**Questions:**
**a)** In the sequencing methods text below, condense the paragraph that begins "Offline basecalling was performed" into a list of tools, giving each one's version and its role.
**b)** Carry on the sequencing methods text below, starting after its last sentence.

**Excerpted text:**

BEGIN

A schematic overview of the Cas9 enrichment workflow showing the wet laboratory (a) and informatics steps (b). Cleavage reactions for (+) and (−) strand guide RNAs are performed separately to prevent interference

Offline basecalling was performed using Guppy (v.2.1.3) to convert raw data from fast5 to fastq format (https://nanoporetech.com/). Adapter sequences were trimmed from the resulting reads using Porechop (v.0.2.3) (https://github.com/rrwick/Porechop) prior to read quality filtering (-q 4) using NanoFilt (v2.2.0) [12], alignment to the human reference sequence (build hg19) using minimap2 (v.2.10) [13] and file manipulation using samtools (v.1.7) [11]. NanoStat (v.1.1.0) [12] was used to obtain read metrics. To collate the genomic information and visualize read mapping positions, a combination of the Integrative Genome Browser (v.2.4.10) [14] and UCSC genome browser (http://genome.ucsc.edu/) [15] was used. The UCSC BLAT server (https://genome.ucsc.edu/cgi-bin/hgBlat), with default parameters, was used to determine alignment coordinates for the 5′ and 3′ ends of informative duplication-spanning reads. Genome-wide read distribution was assessed by partitioning aligned reads into 500-kb windows using bedtools (v.2.28.0) [16].

For each case, a PCR assay was then developed to amplify across the integration site identified by nanopore sequencing. The primers used to amplify the duplication-containing allele for Case 1 were dTCCAGTTTTCCTTCTACTCCGA (forward) and dCTTGACTAGGCTCCGGACAA (reverse) and those for Case 2 were dTGGTTTACGGGAGGTCTGAA (forward) and dTCAGGCTGGGTTTCTTGGAA (reverse). Reagents and reaction volumes are recorded in Supplementary Table 2 and thermocycling conditions in Supplementary Table 3. Amplification products were resolved on a 1.5% Tris-borate-EDTA agarose gel. For Case 1, the predominant band was gel-slice extracted and processed using a QIAquick purification column (Qiagen, Venlo, Netherlands). An internal primer (dGGTGCGATCTCTGCTCACTA) was then used to perform Sanger sequencing on an ABI 3730 according to manufacturer’s protocols (Life Technologies Ltd, Paisley, UK). For Case 2, the PCR amplification products were sequenced directly. Sequence chromatograms were visualized using 4Peaks v.1.8 (http://www.nucleobytes.com).

END

**Data shown:**
BEGIN

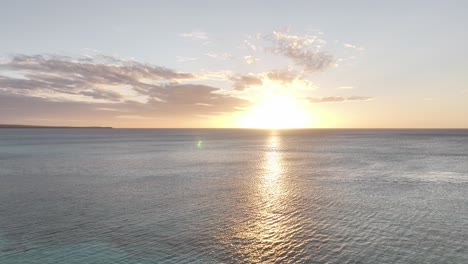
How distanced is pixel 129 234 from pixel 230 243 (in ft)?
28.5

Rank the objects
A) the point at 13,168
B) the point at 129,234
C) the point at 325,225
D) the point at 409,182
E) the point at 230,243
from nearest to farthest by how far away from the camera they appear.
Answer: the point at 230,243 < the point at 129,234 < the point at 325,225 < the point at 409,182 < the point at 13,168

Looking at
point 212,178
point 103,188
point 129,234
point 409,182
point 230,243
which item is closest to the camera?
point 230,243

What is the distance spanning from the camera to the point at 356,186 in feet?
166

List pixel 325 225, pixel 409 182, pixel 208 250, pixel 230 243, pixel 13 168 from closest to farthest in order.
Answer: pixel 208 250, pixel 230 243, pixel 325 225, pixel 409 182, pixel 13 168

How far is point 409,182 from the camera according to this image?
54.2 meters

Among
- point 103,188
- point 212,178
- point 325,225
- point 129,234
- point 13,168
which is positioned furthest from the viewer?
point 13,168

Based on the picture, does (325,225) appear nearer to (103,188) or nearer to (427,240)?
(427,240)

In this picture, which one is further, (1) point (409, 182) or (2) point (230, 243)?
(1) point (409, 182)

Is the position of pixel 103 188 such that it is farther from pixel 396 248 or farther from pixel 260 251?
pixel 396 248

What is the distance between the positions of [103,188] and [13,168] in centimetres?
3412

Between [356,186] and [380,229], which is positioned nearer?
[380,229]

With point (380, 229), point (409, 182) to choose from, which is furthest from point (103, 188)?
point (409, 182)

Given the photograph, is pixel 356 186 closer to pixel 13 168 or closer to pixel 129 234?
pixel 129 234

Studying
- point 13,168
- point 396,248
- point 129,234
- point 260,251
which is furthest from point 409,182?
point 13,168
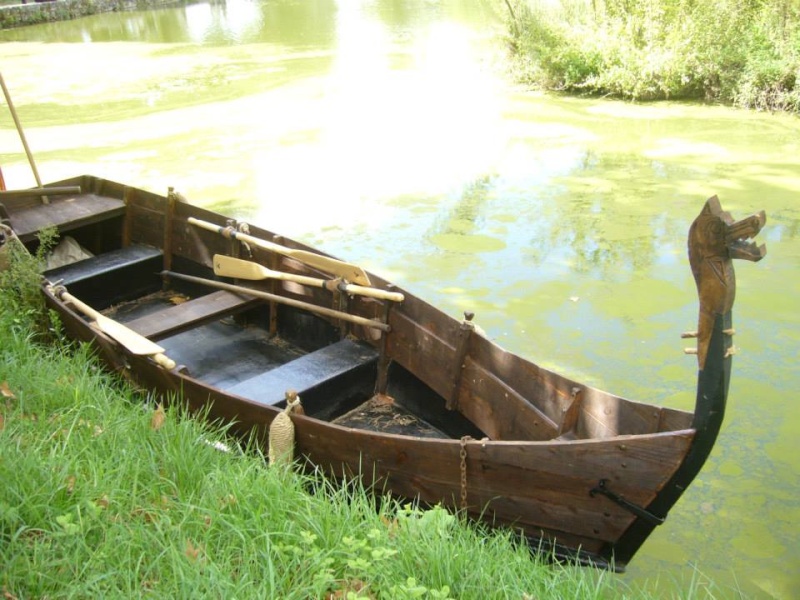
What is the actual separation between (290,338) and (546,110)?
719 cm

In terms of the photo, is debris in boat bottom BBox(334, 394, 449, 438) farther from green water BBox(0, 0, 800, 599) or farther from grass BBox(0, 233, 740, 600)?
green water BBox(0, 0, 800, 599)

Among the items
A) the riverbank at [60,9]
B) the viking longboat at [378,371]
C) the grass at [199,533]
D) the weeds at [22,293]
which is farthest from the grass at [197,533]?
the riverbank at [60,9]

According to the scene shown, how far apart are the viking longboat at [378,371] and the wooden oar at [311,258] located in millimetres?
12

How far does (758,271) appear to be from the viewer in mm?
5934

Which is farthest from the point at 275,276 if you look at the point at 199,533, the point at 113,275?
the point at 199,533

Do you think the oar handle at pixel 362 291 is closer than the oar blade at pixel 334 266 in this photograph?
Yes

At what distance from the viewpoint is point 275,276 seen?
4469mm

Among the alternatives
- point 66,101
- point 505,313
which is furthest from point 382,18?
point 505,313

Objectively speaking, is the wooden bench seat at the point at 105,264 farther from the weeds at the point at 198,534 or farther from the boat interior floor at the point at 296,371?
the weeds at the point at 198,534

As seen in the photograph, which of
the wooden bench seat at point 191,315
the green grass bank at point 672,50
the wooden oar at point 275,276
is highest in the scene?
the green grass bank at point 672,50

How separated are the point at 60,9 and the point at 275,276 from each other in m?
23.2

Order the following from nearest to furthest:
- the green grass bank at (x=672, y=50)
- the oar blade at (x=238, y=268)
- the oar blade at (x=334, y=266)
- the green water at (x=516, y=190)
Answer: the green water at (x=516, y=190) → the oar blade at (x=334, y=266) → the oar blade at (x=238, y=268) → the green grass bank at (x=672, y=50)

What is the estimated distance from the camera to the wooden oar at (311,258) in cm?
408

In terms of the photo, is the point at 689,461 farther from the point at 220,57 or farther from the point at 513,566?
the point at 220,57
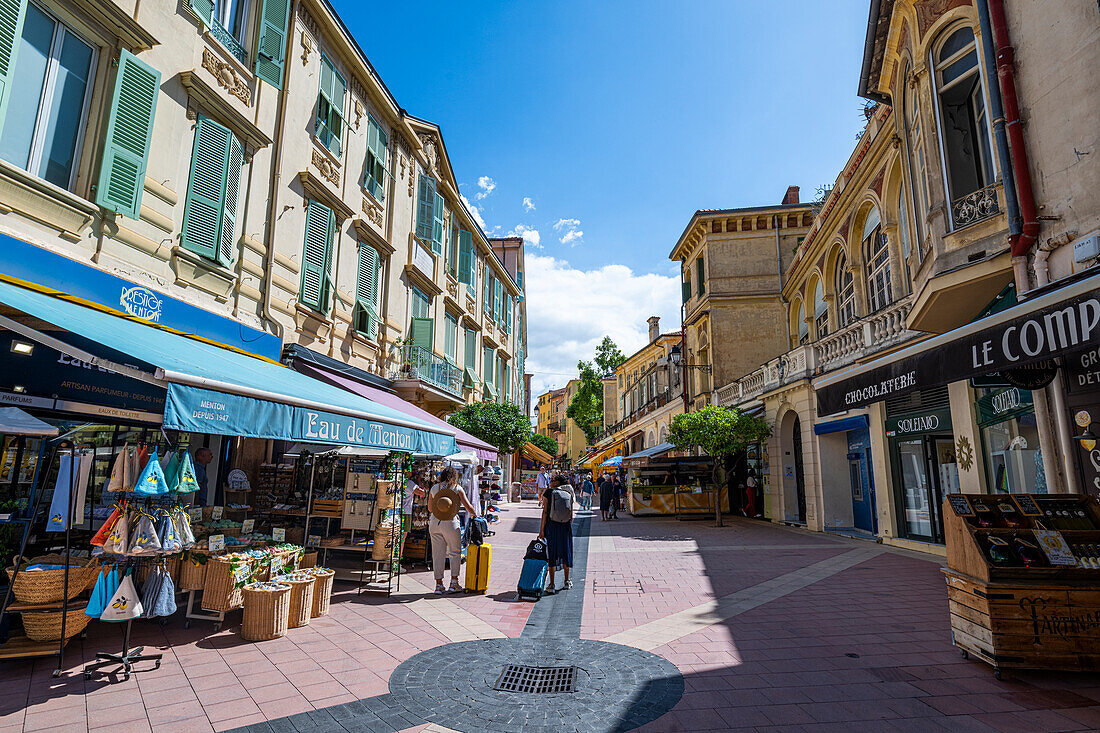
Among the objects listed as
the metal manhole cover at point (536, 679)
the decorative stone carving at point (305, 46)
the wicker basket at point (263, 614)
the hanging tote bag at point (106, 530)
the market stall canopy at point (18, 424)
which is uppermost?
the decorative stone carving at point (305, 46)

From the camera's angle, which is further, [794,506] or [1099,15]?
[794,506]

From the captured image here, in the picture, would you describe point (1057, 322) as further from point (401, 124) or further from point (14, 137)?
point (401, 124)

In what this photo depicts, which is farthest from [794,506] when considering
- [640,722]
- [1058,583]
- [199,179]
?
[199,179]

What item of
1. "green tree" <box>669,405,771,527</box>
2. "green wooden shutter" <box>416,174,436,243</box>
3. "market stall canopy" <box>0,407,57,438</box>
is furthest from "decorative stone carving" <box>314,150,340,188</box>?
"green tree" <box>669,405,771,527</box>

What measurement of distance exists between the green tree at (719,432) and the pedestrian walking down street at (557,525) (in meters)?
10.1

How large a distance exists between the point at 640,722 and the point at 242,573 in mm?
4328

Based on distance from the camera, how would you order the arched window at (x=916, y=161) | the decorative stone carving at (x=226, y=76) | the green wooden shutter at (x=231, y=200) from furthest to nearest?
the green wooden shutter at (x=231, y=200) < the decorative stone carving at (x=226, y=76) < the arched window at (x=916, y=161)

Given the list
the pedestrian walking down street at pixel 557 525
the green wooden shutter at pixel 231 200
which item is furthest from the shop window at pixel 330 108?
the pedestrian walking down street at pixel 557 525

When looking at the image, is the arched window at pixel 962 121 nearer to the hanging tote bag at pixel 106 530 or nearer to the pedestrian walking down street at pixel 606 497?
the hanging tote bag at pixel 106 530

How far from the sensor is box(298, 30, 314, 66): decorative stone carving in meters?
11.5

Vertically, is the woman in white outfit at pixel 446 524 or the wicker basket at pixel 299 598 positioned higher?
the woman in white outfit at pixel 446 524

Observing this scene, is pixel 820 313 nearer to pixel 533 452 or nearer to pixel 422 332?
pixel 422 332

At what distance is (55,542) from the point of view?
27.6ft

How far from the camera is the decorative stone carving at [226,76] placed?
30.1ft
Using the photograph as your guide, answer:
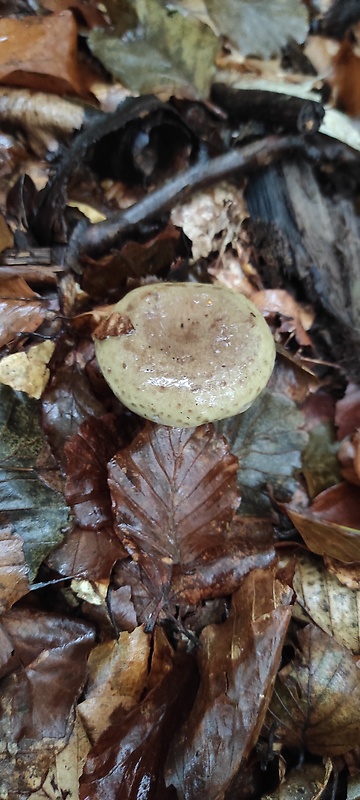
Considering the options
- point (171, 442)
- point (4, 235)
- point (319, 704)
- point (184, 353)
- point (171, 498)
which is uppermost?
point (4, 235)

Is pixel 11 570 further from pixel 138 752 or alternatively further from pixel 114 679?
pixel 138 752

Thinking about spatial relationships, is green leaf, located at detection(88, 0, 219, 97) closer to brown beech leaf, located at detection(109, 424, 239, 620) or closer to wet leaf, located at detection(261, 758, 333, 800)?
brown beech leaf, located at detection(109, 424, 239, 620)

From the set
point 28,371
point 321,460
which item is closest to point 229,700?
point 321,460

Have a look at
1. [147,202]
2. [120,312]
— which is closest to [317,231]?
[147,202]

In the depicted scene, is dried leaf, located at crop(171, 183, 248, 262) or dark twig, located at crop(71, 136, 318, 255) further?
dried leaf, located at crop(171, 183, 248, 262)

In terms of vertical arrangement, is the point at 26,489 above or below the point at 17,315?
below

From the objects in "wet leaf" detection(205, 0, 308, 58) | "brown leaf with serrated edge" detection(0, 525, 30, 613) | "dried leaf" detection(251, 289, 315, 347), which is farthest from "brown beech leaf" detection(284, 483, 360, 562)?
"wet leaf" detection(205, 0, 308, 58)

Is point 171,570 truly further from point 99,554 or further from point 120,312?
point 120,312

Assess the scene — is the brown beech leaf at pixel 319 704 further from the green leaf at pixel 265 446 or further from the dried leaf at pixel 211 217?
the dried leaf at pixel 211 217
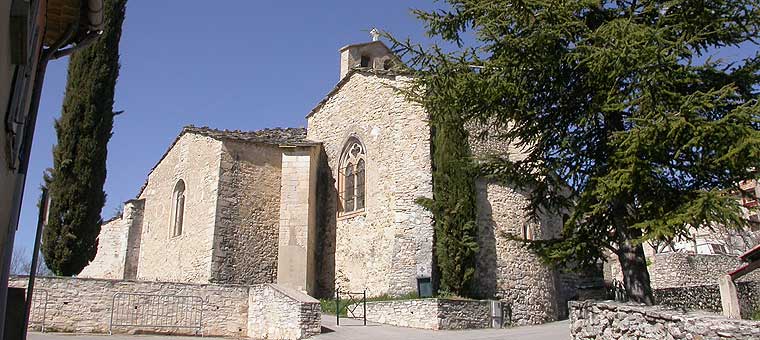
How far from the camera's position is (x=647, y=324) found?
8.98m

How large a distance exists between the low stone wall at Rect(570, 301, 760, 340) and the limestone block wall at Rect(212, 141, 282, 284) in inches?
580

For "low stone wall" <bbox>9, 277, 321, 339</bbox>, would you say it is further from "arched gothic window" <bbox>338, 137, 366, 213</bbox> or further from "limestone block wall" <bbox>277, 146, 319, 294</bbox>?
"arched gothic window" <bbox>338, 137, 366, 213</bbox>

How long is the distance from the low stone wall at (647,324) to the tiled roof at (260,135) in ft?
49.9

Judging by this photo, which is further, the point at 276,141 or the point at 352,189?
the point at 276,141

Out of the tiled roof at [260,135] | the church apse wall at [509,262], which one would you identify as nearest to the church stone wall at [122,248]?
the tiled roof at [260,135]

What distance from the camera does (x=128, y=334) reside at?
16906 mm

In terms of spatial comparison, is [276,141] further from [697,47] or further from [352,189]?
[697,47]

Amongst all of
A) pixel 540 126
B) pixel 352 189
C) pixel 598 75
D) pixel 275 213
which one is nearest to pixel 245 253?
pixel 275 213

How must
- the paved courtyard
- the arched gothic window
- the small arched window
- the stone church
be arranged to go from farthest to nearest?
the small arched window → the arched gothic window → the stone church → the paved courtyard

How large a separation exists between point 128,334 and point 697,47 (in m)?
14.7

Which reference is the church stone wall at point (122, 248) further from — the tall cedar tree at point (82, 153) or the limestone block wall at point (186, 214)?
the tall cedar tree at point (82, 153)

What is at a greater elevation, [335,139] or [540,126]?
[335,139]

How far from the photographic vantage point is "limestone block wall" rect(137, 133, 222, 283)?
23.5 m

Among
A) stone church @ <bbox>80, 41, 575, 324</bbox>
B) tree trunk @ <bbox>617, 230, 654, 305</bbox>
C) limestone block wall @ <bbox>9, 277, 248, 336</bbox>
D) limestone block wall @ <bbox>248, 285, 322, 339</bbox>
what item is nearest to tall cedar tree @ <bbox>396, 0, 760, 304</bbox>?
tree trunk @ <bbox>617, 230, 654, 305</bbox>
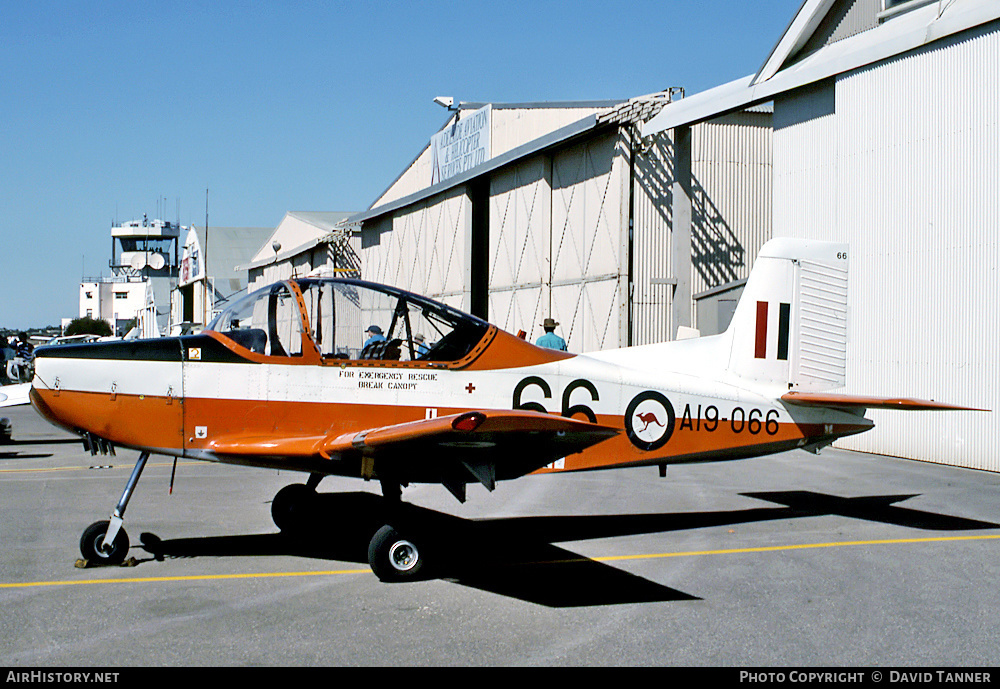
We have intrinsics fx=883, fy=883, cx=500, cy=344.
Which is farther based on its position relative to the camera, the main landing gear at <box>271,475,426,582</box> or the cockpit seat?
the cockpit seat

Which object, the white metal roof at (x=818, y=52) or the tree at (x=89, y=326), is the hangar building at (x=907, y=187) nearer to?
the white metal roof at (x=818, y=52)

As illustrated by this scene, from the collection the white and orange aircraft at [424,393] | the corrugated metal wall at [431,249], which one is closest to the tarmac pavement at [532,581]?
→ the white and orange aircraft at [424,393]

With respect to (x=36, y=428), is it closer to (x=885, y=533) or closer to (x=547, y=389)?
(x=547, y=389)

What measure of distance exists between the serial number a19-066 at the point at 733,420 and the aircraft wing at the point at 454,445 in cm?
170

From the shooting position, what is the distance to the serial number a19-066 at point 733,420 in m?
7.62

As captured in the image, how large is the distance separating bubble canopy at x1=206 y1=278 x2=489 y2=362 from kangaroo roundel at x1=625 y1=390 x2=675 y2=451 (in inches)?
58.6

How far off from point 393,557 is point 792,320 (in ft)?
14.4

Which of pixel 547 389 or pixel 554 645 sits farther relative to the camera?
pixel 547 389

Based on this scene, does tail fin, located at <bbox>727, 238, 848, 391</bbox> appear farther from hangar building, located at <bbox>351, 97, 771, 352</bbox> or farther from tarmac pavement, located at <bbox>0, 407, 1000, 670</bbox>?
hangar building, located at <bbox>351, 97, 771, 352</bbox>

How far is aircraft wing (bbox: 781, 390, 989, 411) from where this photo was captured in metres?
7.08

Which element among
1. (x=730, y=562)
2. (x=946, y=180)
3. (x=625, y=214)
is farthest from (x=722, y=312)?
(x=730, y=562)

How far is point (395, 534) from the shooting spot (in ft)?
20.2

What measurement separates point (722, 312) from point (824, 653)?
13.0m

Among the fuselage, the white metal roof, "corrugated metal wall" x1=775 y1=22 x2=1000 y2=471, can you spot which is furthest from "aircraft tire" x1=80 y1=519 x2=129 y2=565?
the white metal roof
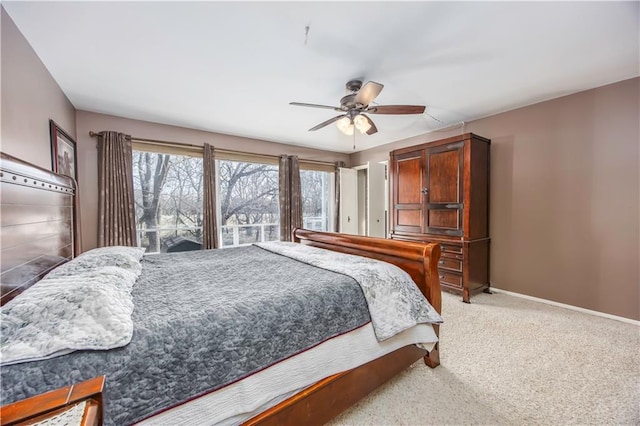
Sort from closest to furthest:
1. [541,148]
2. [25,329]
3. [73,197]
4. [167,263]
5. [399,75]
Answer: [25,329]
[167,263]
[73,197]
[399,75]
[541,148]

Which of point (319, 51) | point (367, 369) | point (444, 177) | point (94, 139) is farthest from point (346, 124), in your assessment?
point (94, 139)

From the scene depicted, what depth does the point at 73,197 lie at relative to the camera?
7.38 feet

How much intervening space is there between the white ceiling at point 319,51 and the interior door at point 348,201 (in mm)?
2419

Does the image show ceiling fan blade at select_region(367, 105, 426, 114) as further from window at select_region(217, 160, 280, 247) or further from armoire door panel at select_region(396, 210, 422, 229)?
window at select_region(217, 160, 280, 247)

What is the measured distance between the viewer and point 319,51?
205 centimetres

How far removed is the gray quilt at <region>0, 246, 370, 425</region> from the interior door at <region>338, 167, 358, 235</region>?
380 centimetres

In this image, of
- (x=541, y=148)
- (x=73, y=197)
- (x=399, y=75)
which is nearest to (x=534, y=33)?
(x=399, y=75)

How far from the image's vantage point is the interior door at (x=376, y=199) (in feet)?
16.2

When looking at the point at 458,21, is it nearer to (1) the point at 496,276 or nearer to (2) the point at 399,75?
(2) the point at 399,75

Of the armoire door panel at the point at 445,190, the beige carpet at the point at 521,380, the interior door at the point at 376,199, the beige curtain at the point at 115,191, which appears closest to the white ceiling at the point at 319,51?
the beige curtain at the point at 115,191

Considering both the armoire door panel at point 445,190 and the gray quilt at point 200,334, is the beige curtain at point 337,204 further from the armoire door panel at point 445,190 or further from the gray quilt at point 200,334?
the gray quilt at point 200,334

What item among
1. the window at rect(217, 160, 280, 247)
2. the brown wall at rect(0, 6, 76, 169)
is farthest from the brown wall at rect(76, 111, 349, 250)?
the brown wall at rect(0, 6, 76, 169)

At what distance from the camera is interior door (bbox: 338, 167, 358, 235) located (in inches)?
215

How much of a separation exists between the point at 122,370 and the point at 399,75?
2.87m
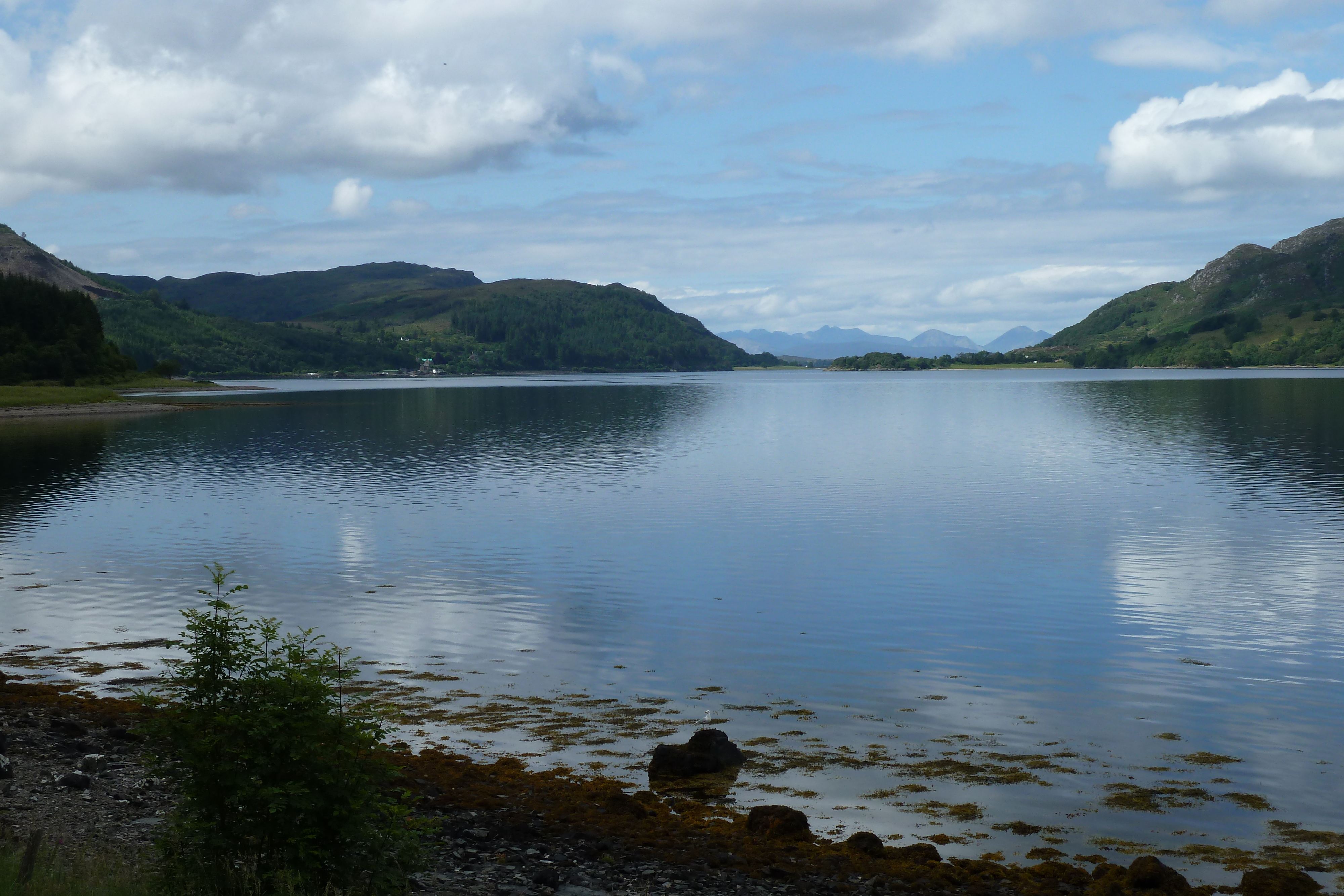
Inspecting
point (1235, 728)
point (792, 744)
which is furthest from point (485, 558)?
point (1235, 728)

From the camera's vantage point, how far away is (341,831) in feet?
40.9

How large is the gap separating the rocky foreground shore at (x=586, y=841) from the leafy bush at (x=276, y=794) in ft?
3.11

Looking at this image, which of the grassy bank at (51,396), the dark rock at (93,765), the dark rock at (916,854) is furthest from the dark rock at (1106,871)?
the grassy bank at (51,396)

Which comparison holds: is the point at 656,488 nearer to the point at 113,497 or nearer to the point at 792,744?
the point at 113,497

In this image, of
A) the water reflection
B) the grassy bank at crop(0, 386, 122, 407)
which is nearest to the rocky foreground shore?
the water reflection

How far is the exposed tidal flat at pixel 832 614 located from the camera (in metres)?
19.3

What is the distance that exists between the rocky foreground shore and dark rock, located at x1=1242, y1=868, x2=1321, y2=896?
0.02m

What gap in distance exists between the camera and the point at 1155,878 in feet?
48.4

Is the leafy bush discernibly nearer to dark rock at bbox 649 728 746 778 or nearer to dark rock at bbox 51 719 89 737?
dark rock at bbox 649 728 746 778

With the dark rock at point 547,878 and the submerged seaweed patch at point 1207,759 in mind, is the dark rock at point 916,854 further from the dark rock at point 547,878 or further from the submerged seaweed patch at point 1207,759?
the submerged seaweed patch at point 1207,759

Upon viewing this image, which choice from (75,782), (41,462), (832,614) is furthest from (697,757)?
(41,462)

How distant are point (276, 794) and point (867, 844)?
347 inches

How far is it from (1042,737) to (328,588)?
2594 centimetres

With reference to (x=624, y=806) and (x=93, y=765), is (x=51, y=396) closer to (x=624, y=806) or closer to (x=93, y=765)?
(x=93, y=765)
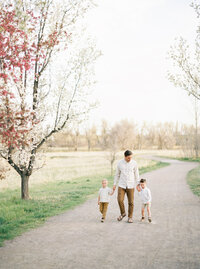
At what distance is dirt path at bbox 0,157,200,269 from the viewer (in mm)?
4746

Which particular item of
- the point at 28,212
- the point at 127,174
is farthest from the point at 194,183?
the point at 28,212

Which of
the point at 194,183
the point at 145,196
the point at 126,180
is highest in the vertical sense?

END

**Expected responses:**
**a)**
- Guppy (v.2.1.3): offline basecalling, converting raw data from fast5 to fastq format
- Porechop (v.0.2.3): trimming adapter sequences from the reads
- NanoFilt (v2.2.0): read quality filtering (-q 4)
- minimap2 (v.2.10): alignment to the human reference sequence (build hg19)
- samtools (v.1.7): file manipulation
- NanoStat (v.1.1.0): obtaining read metrics
- Integrative Genome Browser (v.2.4.10) with the UCSC genome browser: collating genomic information and visualizing read mapping positions
- UCSC BLAT server (default parameters): determining alignment coordinates for the 5′ and 3′ ends of informative duplication-spanning reads
- bedtools (v.2.28.0): assessing genome-wide read distribution by partitioning aligned reads into 500-kb windows

**b)**
Results

To allow the nucleotide-resolution analysis of genomic duplication events that are refractory to analysis by short-read sequencing, we developed a simplified method for target enrichment and long-read sequencing on the ONT MinION sequencer. Our goals were to obtain a workflow suitable for rapid deployment in a diagnostic setting. In addressing this, we aimed both to eliminate the need for laborious purification of size-selected fragments, and to avoid the use of PCR. The principle of the approach is that targeted cleavage of the duplicated region is followed by adapter ligation to the cleaved ends; background from random DNA fragmentation is reduced by a dephosphorylation reaction prior to cleavage. In our implementation, a “+” and a “−” strand-specific guide RNA, positioned within the duplicated sequence, were used to perform independent strand-specific cleavage reactions. Below, we demonstrate the utility of this method with reference to two exemplar cases, in each of which an incidental duplication variant had been identified using routine aCGH.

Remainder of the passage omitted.